### Material

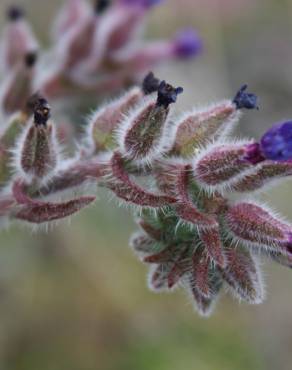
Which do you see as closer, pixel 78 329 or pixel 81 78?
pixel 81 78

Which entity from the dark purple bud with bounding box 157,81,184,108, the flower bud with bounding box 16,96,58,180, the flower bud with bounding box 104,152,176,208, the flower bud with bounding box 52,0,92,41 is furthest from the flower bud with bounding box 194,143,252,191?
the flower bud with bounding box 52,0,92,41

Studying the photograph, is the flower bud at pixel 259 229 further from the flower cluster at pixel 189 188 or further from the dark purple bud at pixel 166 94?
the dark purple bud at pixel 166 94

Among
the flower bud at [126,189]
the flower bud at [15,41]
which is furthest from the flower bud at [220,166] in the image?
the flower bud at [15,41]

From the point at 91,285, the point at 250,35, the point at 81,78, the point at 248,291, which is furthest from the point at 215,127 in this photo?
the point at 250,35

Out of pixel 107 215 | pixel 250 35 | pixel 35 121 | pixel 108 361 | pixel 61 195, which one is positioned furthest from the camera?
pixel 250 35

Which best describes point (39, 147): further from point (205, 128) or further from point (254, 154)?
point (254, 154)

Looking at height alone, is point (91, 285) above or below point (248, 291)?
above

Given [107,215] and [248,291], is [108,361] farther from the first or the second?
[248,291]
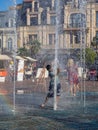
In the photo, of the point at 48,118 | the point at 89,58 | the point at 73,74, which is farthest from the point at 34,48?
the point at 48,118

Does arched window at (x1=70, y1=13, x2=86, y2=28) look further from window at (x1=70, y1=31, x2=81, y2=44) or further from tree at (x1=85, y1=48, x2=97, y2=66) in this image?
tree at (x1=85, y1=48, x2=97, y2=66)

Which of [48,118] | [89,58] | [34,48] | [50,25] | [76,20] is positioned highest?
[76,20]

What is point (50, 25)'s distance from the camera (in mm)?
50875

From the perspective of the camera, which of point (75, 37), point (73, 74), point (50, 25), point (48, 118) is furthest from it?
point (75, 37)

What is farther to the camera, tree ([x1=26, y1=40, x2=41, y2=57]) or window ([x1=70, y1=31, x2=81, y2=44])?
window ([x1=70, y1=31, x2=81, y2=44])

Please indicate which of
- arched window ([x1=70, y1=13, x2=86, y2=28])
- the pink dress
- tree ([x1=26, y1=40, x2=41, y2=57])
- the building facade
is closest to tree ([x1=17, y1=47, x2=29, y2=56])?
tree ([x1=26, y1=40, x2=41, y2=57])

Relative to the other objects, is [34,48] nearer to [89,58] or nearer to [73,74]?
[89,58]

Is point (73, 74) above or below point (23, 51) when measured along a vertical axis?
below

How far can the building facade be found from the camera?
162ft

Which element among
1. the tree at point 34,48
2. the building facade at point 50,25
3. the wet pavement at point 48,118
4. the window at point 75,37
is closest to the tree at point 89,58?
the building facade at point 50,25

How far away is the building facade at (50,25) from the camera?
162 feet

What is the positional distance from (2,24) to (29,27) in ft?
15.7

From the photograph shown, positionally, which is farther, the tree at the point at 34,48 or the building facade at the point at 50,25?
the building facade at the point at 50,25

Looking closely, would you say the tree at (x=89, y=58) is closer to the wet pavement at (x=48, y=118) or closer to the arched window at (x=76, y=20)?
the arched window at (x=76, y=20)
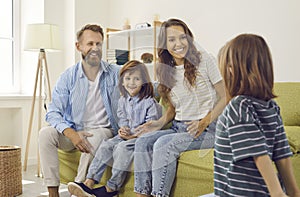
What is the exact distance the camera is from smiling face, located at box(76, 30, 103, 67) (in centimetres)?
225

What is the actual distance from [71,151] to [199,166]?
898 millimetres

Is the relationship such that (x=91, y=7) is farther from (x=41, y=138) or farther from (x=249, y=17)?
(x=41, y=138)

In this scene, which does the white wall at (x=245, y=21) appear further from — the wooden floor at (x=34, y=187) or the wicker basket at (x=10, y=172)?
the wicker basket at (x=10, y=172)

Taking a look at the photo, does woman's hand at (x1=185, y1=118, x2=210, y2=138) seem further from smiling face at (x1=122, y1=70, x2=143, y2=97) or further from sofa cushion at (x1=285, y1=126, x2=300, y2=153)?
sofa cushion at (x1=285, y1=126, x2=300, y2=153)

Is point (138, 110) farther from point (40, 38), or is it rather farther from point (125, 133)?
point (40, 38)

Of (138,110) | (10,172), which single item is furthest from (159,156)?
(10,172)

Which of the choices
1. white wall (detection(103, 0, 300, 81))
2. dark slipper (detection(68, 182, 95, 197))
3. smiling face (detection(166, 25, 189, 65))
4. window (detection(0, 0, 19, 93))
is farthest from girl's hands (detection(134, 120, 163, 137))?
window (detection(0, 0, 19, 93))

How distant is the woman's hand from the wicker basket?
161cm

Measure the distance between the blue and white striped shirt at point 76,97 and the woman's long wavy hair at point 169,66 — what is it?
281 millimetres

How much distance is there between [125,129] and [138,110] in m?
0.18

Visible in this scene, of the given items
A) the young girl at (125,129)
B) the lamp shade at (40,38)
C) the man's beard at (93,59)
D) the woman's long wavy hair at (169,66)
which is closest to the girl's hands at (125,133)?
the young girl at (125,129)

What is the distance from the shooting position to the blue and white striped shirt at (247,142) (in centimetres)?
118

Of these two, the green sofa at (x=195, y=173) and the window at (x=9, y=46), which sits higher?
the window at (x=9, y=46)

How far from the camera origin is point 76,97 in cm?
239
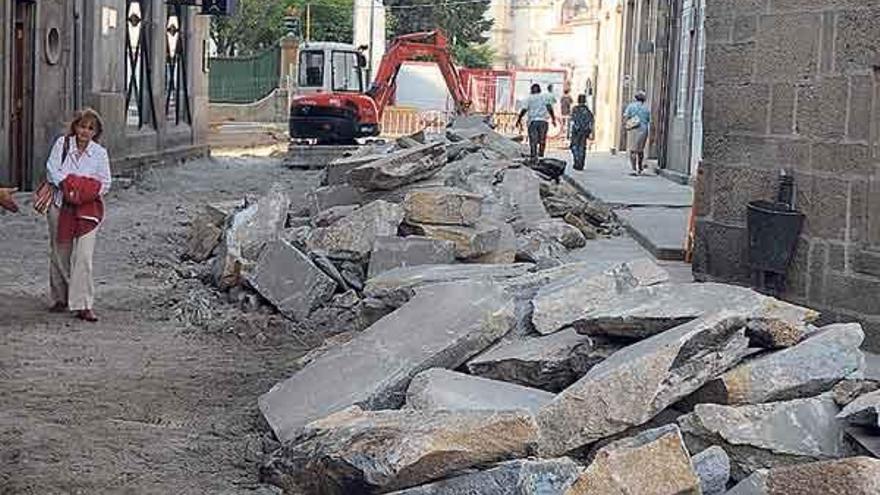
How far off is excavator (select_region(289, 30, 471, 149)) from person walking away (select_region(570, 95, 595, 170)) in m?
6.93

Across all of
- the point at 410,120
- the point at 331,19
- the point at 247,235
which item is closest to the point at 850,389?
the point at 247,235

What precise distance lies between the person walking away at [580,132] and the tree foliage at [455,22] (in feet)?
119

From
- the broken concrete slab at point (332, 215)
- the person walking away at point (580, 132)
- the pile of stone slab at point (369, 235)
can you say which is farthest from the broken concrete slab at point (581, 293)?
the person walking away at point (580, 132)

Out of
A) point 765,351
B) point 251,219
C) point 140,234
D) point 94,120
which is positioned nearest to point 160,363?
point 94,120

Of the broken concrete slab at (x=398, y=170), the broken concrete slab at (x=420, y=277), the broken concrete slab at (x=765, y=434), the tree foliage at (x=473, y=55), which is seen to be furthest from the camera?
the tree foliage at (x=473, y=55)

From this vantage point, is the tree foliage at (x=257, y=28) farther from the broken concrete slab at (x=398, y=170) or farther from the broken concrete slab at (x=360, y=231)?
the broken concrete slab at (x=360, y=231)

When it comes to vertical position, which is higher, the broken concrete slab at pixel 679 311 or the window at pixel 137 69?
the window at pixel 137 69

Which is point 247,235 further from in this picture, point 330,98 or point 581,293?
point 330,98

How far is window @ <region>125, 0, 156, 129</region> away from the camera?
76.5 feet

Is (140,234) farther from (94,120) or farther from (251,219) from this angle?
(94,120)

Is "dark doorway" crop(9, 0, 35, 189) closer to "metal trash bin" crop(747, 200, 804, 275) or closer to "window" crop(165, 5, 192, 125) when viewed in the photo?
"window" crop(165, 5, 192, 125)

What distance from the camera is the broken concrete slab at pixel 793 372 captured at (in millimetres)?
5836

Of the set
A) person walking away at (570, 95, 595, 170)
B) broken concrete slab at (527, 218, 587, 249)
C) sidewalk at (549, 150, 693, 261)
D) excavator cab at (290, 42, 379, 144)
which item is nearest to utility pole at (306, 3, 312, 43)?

######
### Material

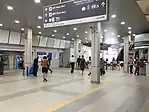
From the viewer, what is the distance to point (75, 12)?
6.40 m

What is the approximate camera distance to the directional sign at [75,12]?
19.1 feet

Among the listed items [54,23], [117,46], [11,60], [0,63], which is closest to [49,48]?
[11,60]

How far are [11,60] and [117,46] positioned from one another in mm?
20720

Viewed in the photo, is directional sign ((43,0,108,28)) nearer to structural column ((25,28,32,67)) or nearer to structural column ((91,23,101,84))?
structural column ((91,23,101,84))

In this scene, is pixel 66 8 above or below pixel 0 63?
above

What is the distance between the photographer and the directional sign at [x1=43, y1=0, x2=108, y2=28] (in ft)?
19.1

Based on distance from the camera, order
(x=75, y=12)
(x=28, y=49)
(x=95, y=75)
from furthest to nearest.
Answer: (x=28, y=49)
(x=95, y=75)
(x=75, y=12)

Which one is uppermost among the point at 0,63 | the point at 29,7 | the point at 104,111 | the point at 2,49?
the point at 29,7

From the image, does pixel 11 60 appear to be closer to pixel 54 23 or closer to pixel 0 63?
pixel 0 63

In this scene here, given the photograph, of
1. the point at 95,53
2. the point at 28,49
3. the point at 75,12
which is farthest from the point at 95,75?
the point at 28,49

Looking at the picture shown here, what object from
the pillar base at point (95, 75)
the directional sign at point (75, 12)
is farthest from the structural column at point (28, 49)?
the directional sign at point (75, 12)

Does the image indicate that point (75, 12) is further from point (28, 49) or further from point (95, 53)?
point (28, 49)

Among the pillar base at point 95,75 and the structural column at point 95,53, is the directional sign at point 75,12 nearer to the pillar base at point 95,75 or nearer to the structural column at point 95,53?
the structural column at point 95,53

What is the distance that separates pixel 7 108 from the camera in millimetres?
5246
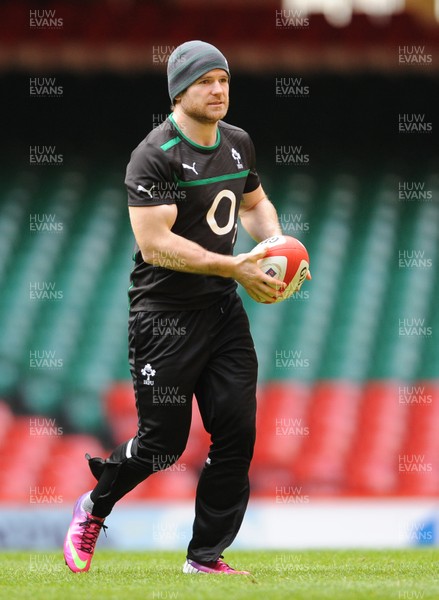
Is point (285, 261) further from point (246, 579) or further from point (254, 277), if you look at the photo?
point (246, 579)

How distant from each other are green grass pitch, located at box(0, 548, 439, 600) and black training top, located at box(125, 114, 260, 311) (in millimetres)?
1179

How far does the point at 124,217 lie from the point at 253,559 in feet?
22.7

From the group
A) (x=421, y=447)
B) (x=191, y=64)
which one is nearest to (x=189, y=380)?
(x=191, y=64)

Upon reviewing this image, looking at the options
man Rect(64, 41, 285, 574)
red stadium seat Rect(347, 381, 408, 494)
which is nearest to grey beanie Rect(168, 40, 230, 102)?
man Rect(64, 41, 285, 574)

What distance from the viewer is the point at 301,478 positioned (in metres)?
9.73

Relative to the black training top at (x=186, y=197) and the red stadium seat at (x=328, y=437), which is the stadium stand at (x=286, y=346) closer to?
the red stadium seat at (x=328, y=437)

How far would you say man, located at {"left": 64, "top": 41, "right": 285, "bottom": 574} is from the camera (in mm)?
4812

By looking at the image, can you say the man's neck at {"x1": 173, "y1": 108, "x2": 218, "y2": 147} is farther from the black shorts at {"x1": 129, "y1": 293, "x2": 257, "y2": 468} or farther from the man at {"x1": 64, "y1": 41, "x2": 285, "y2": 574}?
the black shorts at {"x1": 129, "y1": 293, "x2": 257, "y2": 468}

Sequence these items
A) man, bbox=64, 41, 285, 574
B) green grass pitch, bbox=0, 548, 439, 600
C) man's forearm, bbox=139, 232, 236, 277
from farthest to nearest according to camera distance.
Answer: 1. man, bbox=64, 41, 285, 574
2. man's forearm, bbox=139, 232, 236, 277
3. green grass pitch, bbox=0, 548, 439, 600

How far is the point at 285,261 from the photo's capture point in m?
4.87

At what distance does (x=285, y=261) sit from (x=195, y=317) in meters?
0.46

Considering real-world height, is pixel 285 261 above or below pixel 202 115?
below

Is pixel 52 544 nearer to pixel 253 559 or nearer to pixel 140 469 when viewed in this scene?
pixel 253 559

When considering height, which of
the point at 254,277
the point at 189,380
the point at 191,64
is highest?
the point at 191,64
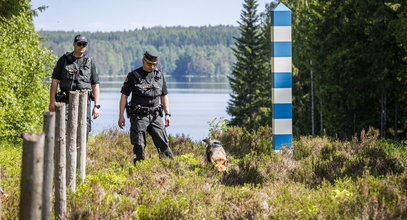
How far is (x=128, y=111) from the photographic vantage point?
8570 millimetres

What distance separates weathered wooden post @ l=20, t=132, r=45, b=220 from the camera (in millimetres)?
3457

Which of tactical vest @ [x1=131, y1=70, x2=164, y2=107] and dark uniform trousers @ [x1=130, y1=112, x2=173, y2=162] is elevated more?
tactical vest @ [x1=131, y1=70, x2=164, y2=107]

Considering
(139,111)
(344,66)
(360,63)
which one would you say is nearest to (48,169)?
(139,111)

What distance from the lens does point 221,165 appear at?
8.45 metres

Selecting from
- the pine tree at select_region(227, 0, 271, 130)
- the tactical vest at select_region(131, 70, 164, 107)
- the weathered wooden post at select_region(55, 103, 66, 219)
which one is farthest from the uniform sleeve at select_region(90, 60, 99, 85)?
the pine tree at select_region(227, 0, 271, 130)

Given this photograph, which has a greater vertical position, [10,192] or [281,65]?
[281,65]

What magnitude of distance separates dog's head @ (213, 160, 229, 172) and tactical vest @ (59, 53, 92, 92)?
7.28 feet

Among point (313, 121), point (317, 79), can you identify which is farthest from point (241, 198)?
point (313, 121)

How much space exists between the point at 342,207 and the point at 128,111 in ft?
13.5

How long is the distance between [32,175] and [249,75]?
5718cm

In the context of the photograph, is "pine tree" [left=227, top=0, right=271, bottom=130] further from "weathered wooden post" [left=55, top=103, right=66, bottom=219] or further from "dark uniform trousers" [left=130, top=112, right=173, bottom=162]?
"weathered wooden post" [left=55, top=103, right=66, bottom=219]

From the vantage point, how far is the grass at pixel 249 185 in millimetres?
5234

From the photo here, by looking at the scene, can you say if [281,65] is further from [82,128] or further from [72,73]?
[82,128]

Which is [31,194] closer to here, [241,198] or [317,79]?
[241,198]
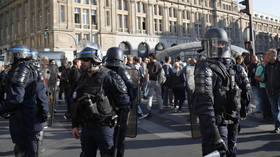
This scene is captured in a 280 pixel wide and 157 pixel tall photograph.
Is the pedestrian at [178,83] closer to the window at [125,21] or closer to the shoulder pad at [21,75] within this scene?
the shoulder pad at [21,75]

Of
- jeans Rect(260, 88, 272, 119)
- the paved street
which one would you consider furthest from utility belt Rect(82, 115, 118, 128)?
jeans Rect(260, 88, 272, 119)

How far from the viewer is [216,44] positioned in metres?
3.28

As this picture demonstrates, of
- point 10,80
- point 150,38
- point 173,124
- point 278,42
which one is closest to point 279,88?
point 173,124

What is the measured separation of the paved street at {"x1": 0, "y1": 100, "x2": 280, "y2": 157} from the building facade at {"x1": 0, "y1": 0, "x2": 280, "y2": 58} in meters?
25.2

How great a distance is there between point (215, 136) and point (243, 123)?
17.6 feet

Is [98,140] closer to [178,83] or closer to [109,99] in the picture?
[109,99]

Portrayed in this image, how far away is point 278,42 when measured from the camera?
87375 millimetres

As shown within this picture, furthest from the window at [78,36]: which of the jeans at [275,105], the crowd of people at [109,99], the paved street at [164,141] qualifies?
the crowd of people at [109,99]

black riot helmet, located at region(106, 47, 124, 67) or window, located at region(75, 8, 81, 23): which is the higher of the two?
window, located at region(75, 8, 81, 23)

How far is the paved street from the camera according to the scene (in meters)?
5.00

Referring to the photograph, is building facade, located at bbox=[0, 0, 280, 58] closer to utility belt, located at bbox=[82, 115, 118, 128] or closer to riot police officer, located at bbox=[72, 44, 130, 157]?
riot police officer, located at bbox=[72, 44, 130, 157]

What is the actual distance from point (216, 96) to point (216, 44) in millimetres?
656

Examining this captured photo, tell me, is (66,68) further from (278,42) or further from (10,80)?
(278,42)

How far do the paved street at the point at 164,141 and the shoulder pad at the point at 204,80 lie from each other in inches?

######

Objective:
Please count the lines in the records above that contain the word "would", treating uppercase and lowercase as different, and give only the number.

Finished exercise:
4